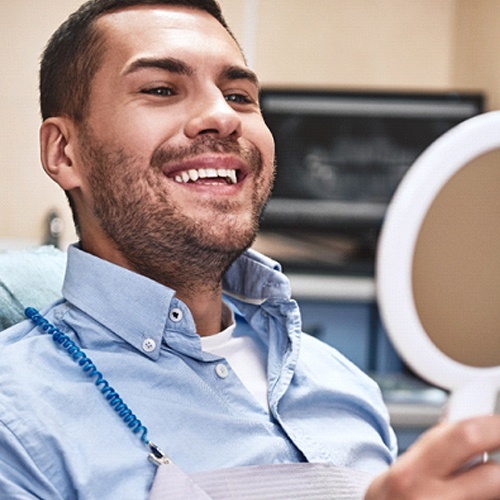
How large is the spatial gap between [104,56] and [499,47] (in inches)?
95.5

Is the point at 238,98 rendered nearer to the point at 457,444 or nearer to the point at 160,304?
the point at 160,304

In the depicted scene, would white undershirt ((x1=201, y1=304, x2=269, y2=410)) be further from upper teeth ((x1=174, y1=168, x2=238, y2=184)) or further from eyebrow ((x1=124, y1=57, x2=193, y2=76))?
eyebrow ((x1=124, y1=57, x2=193, y2=76))

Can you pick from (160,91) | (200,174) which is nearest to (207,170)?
(200,174)

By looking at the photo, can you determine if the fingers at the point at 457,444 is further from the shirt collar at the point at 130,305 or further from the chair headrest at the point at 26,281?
the chair headrest at the point at 26,281

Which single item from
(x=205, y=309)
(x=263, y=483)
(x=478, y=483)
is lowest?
(x=263, y=483)

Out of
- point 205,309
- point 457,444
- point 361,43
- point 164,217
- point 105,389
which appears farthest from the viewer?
point 361,43

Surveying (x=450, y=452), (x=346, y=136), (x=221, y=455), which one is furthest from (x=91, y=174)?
(x=346, y=136)

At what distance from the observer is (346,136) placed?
348 cm

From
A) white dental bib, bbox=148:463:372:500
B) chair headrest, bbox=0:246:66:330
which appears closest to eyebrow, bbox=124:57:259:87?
chair headrest, bbox=0:246:66:330

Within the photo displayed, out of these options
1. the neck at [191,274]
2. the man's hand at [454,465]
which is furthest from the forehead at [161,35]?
the man's hand at [454,465]

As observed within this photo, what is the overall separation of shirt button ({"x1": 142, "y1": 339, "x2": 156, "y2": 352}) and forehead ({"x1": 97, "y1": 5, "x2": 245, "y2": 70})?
388 mm

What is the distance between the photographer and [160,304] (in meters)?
1.16

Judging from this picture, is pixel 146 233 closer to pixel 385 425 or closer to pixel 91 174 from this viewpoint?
pixel 91 174

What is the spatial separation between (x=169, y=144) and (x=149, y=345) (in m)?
0.26
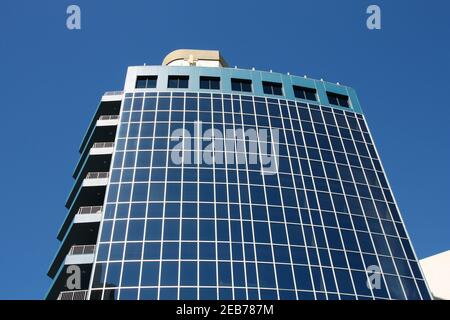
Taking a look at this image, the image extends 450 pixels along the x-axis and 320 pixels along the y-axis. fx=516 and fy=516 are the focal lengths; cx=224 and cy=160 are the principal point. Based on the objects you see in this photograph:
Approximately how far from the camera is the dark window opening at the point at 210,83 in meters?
61.4

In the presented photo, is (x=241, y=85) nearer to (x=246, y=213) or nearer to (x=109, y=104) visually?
(x=109, y=104)

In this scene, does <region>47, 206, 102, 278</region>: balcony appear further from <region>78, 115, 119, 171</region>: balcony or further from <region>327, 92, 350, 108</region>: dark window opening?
<region>327, 92, 350, 108</region>: dark window opening

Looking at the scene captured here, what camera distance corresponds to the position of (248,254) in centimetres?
A: 4412

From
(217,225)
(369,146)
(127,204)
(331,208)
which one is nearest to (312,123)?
(369,146)

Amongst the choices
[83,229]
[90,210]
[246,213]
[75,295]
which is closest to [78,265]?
[75,295]

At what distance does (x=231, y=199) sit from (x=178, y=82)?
1953 cm

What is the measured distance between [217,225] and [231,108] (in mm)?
17154

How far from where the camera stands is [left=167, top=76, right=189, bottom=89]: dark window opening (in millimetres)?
61250

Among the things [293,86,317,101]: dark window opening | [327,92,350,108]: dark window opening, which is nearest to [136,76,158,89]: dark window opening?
[293,86,317,101]: dark window opening

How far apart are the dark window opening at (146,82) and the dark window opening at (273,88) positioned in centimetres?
1318

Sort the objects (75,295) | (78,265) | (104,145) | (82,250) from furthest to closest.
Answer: (104,145) < (82,250) < (78,265) < (75,295)

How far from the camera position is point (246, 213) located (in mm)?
47562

******************************

## Task description
Copy the listing word for word, excluding its pictures.

## Written answer
How large is the spatial gap between [104,56] and [499,47] (in inches)?
95.5

Is the point at 238,98 rendered nearer to the point at 457,444 or nearer to the point at 160,304?
the point at 160,304

In the depicted scene, would white undershirt ((x1=201, y1=304, x2=269, y2=410)) be further from upper teeth ((x1=174, y1=168, x2=238, y2=184)) or further from eyebrow ((x1=124, y1=57, x2=193, y2=76))?
eyebrow ((x1=124, y1=57, x2=193, y2=76))

Can you pick from (160,91) | (200,174) which is nearest to (207,170)?
(200,174)

By looking at the photo, can you determine if the fingers at the point at 457,444 is further from the shirt collar at the point at 130,305 or further from the chair headrest at the point at 26,281?
the chair headrest at the point at 26,281

Which single item from
(x=205, y=309)
(x=263, y=483)
(x=478, y=483)
is lowest?
(x=263, y=483)

Out of
- point 205,309
- point 457,444
- point 361,43
- point 164,217
- point 105,389
which appears farthest from the viewer?
point 361,43

Surveying (x=450, y=452), (x=346, y=136), (x=221, y=455), which one is furthest from (x=91, y=174)?
(x=346, y=136)

At what distance from the observer is (346,136) placed?
348 cm

From
A) white dental bib, bbox=148:463:372:500
B) chair headrest, bbox=0:246:66:330
which appears closest to eyebrow, bbox=124:57:259:87?
chair headrest, bbox=0:246:66:330

Within the photo displayed, out of these options
1. the neck at [191,274]
2. the man's hand at [454,465]
which is furthest from the forehead at [161,35]?
the man's hand at [454,465]

As observed within this photo, what is the overall separation of shirt button ({"x1": 142, "y1": 339, "x2": 156, "y2": 352}) and forehead ({"x1": 97, "y1": 5, "x2": 245, "y2": 70})?
388 mm

What is the distance between the photographer and [160,304] (in meters)?
1.16

Judging from this picture, is pixel 146 233 closer to pixel 385 425 or closer to pixel 91 174 from this viewpoint?
pixel 91 174

What is the spatial separation between (x=169, y=144) and (x=149, y=345) (in m)?
0.26
Taking a look at this image, the image extends 450 pixels along the x-axis and 320 pixels along the y-axis. fx=516 and fy=516 are the focal lengths; cx=224 and cy=160 are the principal point. Based on the objects you see in this photograph:
Approximately how far from the camera is the dark window opening at the point at 210,83 in meters?
61.4

In the presented photo, is (x=241, y=85) nearer to (x=246, y=213) or nearer to (x=109, y=104) visually?
(x=109, y=104)

In this scene, does <region>47, 206, 102, 278</region>: balcony appear further from <region>78, 115, 119, 171</region>: balcony or further from <region>327, 92, 350, 108</region>: dark window opening?
<region>327, 92, 350, 108</region>: dark window opening

Looking at the scene captured here, what camera distance corresponds to the position of (248,254) in centimetres?
A: 4412

From
(217,225)
(369,146)
(127,204)
(331,208)
which one is nearest to (312,123)?
(369,146)

Amongst the choices
[83,229]
[90,210]
[246,213]
[75,295]
which is closest to [78,265]?
[75,295]

At what distance does (x=231, y=199) sit from (x=178, y=82)?
1953 cm

What is the measured distance between [217,225] and [231,108] (in mm)?
17154

How far from where the camera stands is [left=167, top=76, right=189, bottom=89]: dark window opening (in millimetres)?
61250

Among the things [293,86,317,101]: dark window opening | [327,92,350,108]: dark window opening, which is nearest to [136,76,158,89]: dark window opening?
[293,86,317,101]: dark window opening

How far apart are the dark window opening at (146,82) and the dark window opening at (273,88) positioned in centimetres?
1318

Sort the objects (75,295) | (78,265) | (104,145) | (82,250) from furthest to closest.
Answer: (104,145) < (82,250) < (78,265) < (75,295)

How far from the camera position is point (246, 213) located (in mm)?
47562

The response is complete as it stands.